Trois jours seulement après la mise en place du parlement de transition, une polémique enfle au sujet des contours ayant donné lieu au choix des personnalités retenues. La société civile, qui a tenu une conférence de presse ce 09 octobre 2023, a dénoncé, non sans manquer de pointer la responsabilité de certaines formations politiques, l’opacité dans laquelle le document définitif a été validé au niveau de la présidence de la République.  

C’est sans doute une polémique dont le Comité pour la transition et la restauration des institutions (CTRI) se serait bien passé. Si le président de la transition, le Général de Brigade Brice Oligui Nguema avait fait droit à la proposition de Paulette Missambo et Jean François Ndongou d’augmenter le nombre de parlementaires, la société civile, à la base méfiante d’une telle initiative, estime que cela s’est fait au détriment de ses intérêts.

Une modification opportuniste de la disposition portant sur le nombre de députés de la société civile  

Si les bureaux des deux chambres du Parlement de transition ont bien tenu une plénière la semaine dernière au cours de laquelle ils ont acté l’augmentation du nombre de députés issus des partis politiques, les acteurs de la société civile présents aux débats ne se reconnaissent pas dans les conclusions finales portées à leur connaissance. En effet, à en croire ces derniers, il n’était pas question lors des débats de toucher aux dispositions relatives au nombre de représentants de la société civile. Or, disent-ils, « dans la liste définitive, nous constatons une manipulation de la Charte au niveau de la composition des membres de la société civile  ».

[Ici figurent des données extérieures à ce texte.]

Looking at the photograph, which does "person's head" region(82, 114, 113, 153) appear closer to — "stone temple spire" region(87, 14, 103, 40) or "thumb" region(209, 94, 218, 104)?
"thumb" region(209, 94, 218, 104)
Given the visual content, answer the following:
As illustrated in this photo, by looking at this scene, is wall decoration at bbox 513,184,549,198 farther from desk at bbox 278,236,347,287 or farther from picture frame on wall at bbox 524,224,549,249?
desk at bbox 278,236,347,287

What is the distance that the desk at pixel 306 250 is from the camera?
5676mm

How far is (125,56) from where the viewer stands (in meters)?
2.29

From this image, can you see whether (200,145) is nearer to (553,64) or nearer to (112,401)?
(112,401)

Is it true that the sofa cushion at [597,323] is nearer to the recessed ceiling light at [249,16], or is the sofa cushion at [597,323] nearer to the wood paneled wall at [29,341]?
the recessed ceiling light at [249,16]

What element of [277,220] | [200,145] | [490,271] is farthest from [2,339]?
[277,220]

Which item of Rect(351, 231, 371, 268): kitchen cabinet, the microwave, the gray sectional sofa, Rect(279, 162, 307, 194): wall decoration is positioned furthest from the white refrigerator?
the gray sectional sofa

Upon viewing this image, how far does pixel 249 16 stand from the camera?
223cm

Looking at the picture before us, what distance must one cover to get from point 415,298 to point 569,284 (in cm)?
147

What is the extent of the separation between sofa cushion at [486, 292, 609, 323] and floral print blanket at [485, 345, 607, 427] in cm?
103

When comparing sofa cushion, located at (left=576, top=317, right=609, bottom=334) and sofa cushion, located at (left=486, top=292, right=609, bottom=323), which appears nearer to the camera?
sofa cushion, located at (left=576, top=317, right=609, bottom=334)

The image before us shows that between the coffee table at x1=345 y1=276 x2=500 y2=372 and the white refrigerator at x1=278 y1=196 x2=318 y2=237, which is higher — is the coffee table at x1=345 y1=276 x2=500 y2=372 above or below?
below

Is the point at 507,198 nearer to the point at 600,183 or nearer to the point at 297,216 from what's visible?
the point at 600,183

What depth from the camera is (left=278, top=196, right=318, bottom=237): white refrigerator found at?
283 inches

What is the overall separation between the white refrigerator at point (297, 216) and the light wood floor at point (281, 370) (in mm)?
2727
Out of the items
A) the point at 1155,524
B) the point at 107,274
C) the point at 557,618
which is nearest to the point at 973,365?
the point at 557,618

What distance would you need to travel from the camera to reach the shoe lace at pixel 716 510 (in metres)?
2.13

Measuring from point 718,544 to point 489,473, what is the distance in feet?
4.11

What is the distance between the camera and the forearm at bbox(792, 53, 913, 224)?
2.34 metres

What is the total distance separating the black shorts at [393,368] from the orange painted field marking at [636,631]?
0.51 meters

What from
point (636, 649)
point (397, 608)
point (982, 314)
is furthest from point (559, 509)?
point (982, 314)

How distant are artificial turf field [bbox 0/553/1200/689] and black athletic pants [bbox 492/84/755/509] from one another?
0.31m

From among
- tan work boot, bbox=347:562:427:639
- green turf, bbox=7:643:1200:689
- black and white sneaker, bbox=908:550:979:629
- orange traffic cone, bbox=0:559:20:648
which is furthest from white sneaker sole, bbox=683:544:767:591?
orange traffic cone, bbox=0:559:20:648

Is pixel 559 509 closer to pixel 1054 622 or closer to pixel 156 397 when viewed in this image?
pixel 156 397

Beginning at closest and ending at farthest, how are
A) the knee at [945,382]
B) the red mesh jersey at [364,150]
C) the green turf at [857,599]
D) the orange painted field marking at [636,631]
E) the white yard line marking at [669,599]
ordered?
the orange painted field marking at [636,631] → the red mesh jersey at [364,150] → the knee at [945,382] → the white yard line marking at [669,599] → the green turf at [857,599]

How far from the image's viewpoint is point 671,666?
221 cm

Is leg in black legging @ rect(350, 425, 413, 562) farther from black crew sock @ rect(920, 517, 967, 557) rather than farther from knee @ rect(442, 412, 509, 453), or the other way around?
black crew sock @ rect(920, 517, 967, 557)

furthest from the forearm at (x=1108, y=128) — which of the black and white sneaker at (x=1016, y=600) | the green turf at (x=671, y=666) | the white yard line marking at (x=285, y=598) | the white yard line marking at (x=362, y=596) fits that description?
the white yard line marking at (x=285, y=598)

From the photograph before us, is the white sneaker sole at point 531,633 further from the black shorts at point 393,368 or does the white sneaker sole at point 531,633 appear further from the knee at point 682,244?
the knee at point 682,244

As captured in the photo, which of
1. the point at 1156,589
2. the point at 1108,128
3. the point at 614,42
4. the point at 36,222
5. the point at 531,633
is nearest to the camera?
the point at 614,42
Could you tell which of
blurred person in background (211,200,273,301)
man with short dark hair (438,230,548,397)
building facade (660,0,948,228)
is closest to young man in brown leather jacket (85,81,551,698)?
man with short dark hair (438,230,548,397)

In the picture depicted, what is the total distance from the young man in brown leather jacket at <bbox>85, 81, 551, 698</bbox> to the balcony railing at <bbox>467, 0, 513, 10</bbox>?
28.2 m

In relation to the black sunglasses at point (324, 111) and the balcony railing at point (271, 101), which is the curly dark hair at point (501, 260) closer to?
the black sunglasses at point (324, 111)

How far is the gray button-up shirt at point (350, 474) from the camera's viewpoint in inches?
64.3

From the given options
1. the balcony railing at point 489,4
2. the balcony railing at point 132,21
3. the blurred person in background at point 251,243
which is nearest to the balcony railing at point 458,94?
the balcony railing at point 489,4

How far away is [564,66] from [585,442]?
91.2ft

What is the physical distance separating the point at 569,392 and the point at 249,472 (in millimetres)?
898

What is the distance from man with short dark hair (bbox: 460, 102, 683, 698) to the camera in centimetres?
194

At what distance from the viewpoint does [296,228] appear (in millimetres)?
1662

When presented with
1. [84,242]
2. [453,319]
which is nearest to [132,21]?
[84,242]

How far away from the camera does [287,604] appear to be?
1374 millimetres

D’après eux, la disposition de la Charte qui faisait uniquement référence à 25 membres de la société civile, aurait été remplacée par la mention « 25 cadres et société civile ». Poursuivant leurs développements, les représentants de la société civile indiquent que « le rajout en violation de la Charte, du mot cadre, a permis aux auteurs de cette manipulation éhontée, d’intégrer 10 cadres du PDG, en remplacement de plus de 15 acteurs reconnus de la société civile ». En effet, ils se disent surpris de compter désormais dans leurs rangs des personnalités telles que Abieri Willy Bertrand, d’après eux pdgiste, Aromezogho François August, cadre du PDG, Adiahenot Flavienne, cadre de l’Union nationale. Ainsi, sur les 25 sièges qui leurs sont dévolus par la Charte, seulement 8 seraient effectivement occupés par des acteurs de la société civile. 

Le PDG et l’Union nationale au cœur des manipulations opérées dans le circuit de validation des noms ? 

Après que les membres des bureaux des deux chambres ont acté le passage du nombre de députés de 70 à 98 et les sénateurs de 50 à 70, le document aurait ensuite été transmis à la présidence de la République, où des arbitrages ont été opérés. Dans cette manœuvre, les noms du PDG et de l’Union nationale sont nommément cités. D’après certaines indiscrétions, certains membres de ces deux formations politiques auraient en effet été à la manœuvre dans le circuit de validation des noms, de quoi jeter le discrédit sur l’ensemble du processus.


Si la société civile se dit toujours déterminée à poursuivre sa participation au processus de transition, elle interpelle toutefois le président de la transition, sur la nécessité de diligenter une enquête afin que selon elle, « les manipulations opérées dans le circuit de validation soient démasquées ». Au-delà des soupçons de manipulation qui pèsent sur le circuit de nomination, un recours a été porté devant la Cour constitutionnelle, aux fins d’annulation de la Charte révisée.